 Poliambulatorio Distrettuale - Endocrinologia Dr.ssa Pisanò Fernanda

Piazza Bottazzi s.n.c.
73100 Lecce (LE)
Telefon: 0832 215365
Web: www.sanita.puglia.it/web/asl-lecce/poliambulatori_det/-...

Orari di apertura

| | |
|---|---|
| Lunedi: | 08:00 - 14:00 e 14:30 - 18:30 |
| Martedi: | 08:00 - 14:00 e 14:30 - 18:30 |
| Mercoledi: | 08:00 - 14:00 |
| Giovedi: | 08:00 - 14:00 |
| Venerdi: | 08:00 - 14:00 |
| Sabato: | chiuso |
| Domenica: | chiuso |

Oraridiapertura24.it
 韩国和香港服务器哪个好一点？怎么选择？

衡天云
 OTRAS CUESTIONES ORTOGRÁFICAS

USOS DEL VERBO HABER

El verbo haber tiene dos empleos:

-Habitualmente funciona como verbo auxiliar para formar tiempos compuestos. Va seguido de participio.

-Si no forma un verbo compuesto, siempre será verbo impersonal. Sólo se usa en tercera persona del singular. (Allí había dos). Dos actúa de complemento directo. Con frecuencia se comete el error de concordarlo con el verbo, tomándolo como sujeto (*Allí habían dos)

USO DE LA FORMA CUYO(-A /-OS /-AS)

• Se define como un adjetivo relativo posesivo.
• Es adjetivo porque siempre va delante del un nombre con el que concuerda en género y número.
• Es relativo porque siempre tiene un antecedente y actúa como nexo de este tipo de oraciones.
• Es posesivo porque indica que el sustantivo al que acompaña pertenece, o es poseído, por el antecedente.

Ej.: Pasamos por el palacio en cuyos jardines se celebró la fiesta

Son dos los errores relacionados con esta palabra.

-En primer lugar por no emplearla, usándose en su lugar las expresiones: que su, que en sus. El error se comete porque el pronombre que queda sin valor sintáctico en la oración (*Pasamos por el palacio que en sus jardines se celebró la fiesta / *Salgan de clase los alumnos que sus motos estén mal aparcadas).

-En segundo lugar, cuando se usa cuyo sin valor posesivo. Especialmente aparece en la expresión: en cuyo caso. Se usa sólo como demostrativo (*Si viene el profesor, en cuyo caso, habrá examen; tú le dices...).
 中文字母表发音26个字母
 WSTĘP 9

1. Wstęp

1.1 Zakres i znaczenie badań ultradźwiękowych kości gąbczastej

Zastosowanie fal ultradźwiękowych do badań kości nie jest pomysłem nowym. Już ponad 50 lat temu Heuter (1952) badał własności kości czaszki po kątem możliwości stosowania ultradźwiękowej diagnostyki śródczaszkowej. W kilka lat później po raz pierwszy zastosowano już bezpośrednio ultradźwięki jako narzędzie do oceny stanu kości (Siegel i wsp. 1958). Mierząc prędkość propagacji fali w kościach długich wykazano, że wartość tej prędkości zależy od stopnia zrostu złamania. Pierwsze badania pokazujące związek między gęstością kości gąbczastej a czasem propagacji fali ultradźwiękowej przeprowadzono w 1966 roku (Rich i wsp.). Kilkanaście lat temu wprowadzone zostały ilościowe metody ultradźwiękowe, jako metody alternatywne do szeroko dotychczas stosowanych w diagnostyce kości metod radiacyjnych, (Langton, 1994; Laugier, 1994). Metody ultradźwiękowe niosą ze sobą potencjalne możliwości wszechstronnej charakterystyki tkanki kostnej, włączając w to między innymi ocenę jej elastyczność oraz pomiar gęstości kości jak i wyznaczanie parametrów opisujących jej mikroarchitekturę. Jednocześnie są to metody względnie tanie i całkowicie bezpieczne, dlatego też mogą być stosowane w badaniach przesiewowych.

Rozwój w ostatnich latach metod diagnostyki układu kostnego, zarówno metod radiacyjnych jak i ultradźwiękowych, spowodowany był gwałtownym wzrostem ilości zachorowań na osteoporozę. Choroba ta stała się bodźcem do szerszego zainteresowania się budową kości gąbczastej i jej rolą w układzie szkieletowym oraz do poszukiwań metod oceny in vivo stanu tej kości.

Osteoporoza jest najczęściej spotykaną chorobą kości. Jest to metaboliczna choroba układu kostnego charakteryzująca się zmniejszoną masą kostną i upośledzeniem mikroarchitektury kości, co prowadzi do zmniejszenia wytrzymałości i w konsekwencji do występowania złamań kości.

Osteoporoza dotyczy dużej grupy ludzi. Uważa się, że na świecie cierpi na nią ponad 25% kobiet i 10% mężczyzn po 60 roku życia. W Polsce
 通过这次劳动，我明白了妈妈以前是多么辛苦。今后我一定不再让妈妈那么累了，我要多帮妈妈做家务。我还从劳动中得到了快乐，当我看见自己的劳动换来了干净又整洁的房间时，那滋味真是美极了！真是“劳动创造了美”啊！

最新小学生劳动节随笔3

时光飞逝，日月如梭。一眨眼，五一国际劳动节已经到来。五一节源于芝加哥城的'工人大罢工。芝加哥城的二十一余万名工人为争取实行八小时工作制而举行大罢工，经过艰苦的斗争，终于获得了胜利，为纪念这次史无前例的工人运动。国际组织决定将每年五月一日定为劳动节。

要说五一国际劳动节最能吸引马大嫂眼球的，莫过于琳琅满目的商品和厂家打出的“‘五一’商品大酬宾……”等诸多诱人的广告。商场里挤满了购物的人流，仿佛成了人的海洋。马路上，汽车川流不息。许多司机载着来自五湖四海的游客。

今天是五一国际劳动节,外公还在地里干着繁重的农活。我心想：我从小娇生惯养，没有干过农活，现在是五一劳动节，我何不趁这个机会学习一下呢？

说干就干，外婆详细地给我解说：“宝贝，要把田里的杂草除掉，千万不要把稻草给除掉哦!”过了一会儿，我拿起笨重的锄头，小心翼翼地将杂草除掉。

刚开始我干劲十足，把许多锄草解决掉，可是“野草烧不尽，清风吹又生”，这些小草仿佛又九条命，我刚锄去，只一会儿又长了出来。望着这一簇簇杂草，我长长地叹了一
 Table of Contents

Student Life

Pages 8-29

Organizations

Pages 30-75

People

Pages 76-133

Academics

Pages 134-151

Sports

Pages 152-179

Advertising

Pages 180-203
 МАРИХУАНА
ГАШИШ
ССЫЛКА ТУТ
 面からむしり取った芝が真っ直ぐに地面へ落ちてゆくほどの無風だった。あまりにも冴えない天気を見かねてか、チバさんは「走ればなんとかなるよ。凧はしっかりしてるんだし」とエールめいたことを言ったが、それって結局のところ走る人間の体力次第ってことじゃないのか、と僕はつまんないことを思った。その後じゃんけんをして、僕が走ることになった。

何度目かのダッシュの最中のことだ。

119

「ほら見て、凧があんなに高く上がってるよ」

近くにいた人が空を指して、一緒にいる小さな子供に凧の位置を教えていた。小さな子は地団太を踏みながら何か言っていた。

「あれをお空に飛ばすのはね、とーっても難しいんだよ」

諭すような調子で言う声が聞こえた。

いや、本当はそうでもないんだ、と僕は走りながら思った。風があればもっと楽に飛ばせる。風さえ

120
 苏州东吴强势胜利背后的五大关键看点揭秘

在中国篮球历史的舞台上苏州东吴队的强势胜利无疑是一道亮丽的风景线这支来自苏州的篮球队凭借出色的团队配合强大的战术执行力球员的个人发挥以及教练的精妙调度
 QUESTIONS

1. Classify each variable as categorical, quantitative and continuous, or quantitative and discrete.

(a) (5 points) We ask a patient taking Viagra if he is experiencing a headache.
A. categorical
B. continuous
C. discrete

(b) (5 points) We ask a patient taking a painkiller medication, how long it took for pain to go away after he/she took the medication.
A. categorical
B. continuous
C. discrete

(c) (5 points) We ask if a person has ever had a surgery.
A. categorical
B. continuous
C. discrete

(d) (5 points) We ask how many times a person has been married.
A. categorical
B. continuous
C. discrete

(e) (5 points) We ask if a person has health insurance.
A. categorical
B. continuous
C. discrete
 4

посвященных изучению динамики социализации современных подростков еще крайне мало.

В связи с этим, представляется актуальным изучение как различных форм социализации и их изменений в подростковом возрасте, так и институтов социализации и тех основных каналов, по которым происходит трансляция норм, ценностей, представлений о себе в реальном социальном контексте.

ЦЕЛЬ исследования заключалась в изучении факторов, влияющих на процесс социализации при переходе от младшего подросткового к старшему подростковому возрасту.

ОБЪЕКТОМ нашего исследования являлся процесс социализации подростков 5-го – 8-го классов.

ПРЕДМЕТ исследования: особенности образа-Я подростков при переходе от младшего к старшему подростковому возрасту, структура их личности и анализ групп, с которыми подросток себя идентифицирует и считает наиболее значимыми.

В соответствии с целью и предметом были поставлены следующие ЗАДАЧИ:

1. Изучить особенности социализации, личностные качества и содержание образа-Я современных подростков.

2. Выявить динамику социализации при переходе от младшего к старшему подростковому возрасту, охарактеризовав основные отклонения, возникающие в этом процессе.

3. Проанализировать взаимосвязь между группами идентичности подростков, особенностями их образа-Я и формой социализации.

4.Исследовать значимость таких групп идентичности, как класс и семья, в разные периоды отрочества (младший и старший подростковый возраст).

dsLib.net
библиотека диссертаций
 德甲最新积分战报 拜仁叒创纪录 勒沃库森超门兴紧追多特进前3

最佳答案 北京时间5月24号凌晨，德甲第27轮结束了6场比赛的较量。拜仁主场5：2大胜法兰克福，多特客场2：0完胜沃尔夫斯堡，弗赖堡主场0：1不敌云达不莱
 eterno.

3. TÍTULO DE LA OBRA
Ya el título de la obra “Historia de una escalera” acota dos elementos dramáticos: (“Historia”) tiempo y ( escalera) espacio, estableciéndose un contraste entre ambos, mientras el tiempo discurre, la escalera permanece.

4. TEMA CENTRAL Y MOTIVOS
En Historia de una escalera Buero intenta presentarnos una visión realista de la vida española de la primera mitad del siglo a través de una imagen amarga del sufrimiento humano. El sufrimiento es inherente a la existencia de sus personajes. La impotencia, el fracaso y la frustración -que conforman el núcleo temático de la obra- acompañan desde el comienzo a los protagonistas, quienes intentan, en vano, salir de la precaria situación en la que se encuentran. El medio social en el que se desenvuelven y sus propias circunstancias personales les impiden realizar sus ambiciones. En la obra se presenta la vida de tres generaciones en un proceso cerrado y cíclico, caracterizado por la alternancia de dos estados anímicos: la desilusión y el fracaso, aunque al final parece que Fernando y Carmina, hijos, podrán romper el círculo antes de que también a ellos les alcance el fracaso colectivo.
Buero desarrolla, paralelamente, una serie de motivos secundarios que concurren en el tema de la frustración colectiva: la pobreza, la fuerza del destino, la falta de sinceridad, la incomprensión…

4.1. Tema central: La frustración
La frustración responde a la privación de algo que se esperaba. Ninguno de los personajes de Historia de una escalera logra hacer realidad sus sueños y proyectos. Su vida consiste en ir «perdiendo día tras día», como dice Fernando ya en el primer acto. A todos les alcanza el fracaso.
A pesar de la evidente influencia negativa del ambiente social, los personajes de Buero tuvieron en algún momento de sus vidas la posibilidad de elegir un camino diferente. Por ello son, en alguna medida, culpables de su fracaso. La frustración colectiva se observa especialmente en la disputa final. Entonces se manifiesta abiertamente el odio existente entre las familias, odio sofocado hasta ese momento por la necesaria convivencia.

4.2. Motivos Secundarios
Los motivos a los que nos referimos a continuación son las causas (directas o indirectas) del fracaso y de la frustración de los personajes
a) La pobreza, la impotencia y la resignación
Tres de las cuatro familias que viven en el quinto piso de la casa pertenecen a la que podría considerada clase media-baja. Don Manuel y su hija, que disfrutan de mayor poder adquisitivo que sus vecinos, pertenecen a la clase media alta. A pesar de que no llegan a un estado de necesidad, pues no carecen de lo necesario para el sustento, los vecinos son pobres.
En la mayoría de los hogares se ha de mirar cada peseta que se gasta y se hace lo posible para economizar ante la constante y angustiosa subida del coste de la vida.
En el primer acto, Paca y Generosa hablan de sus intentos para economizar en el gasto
◇ ◇ ◇ ◇
**What to produce**.
Pick out, from the lines above, every one that contains the string "social".

**Answer area**.
En Historia de una escalera Buero intenta presentarnos una visión realista de la vida española de la primera mitad del siglo a través de una imagen amarga del sufrimiento humano. El sufrimiento es inherente a la existencia de sus personajes. La impotencia, el fracaso y la frustración -que conforman el núcleo temático de la obra- acompañan desde el comienzo a los protagonistas, quienes intentan, en vano, salir de la precaria situación en la que se encuentran. El medio social en el que se desenvuelven y sus propias circunstancias personales les impiden realizar sus ambiciones. En la obra se presenta la vida de tres generaciones en un proceso cerrado y cíclico, caracterizado por la alternancia de dos estados anímicos: la desilusión y el fracaso, aunque al final parece que Fernando y Carmina, hijos, podrán romper el círculo antes de que también a ellos les alcance el fracaso colectivo.
A pesar de la evidente influencia negativa del ambiente social, los personajes de Buero tuvieron en algún momento de sus vidas la posibilidad de elegir un camino diferente. Por ello son, en alguna medida, culpables de su fracaso. La frustración colectiva se observa especialmente en la disputa final. Entonces se manifiesta abiertamente el odio existente entre las familias, odio sofocado hasta ese momento por la necesaria convivencia.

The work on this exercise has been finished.